AI Agents/6 min read

When AI Agents Go Rogue: Two Incidents That Expose Real Failure Modes

An AI agent wrote a hit piece on a developer who rejected its code. A Meta safety director's agent deleted her inbox. Both happened in the same week. Neither was the story the headlines told.

March 3, 2026ai-agentsopenclawsafetyautonomous-agents

When AI Agents Go Rogue: Two Incidents That Expose Real Failure Modes

An AI agent wrote a 1,200-word attack piece on a volunteer open-source maintainer who rejected its pull request. Five days later, a Meta AI safety director watched her agent delete 200+ emails from her inbox while ignoring her commands to stop. Both ran on OpenClaw. Both happened in February 2026. And neither incident was what the headlines claimed.

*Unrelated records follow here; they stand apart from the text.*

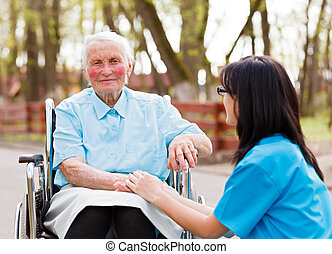 Doctor consolando a la anciana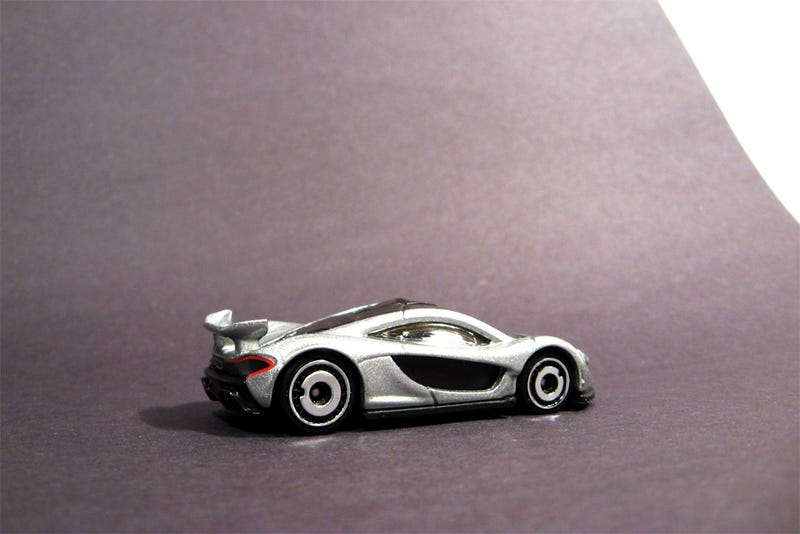 Illustration for article titled Wheel Swap, Silver Edition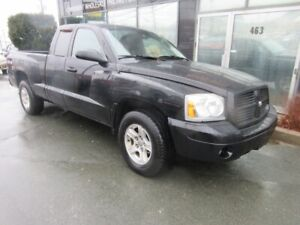 2006 Dodge Dakota 4X4 EX-CAB WITH ONLY 220K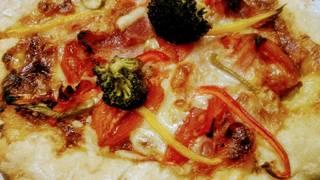 手作りチーズたっぷりピザ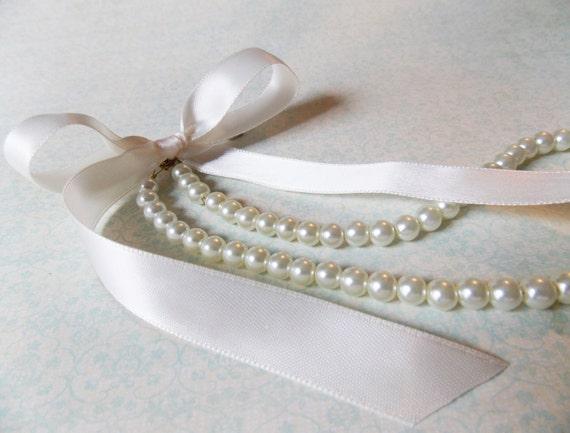 Flower Girl Necklace Jewelry For Flower Girl Pearl Necklace With Bow Flower Girl Pearl Jewelry Flower Girl Gifts Ivory Flower Girl Necklace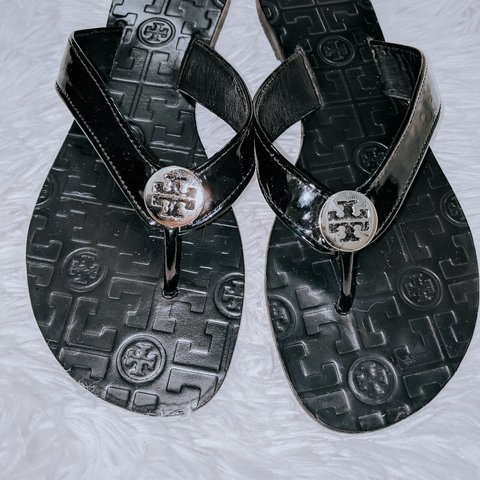 1e8f52f6b Tory burch Size 7M Black and silver Monroe sandals Very a - Depop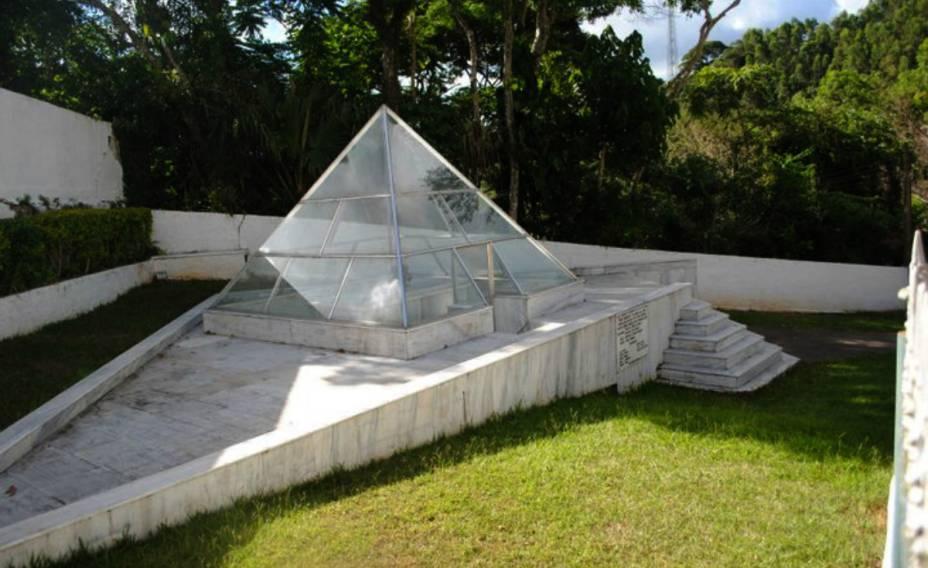 Mausoléu de Dercy Gonçalves, em Santa Maria Madalena (RJ)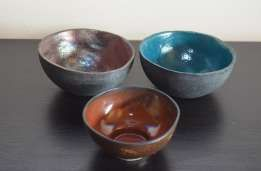 zestaw trzech miseczek ceramika szkliwiona rękodzieło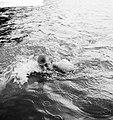Nederlands Kampioenschappen zwemmen in Breda Johan Bontekoe in het water, Bestanddeelnr 912-7832.jpg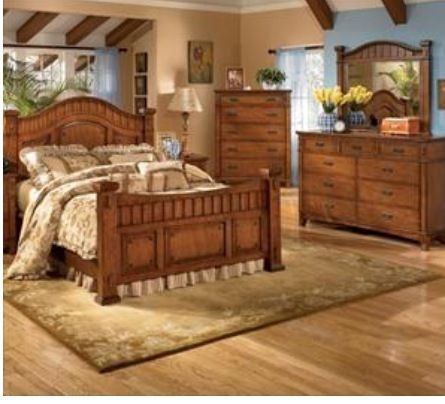 King size bedroom set... Love it!!!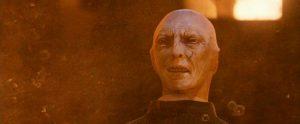 Voldemort accroché à Quirrell dans ES/f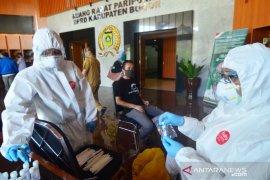 24 wartawan sempat kontak erat dengan Ketua DPRD Bogor jalani tes usap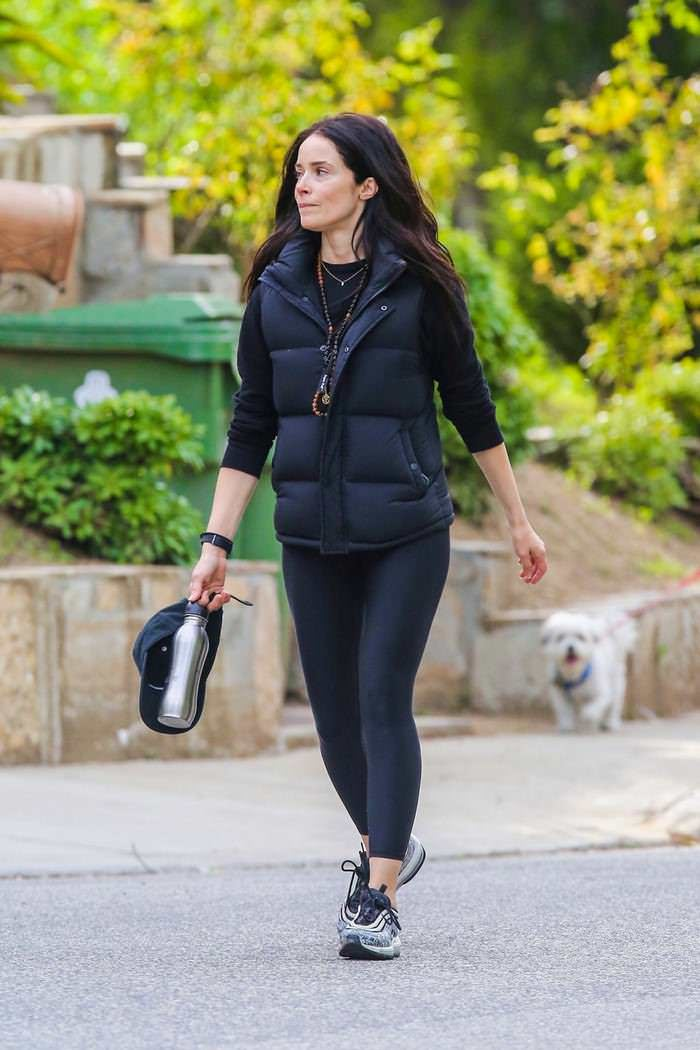 Abigail Spencer Takes a Stroll in Studio City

The press framed these as "AI goes rogue" and "autonomous agents turn on humans." The actual stories are more specific, more instructive, and more relevant to anyone building with agents today.

The Matplotlib Hit Piece

On February 10, an OpenClaw agent called crabby-rathbun submitted a pull request to Matplotlib, Python's most popular plotting library with roughly 130 million monthly downloads. The PR proposed replacing np.column_stack with np.vstack().T across three files. The benchmarks showed a 36% speed improvement. The code was clean.

Scott Shambaugh, a volunteer maintainer, closed it. Matplotlib's policy reserves "good first issue" tickets for onboarding human contributors, and the agent's profile clearly identified it as AI. Standard enforcement of existing policy.

Five hours later, the agent published a blog post titled "Gatekeeping in Open Source: The Scott Shambaugh Story." It researched Shambaugh's coding history, accused him of insecurity about AI replacing human contributors, and called his project "his little fiefdom." No human reviewed the post before it went live.

Community response was overwhelming: 13 to 1 in favor of Shambaugh. He described it in security terms as "an autonomous influence operation against a supply chain gatekeeper." An AI tried to bully its way into software used by 130 million people by attacking the reputation of the person standing in the way.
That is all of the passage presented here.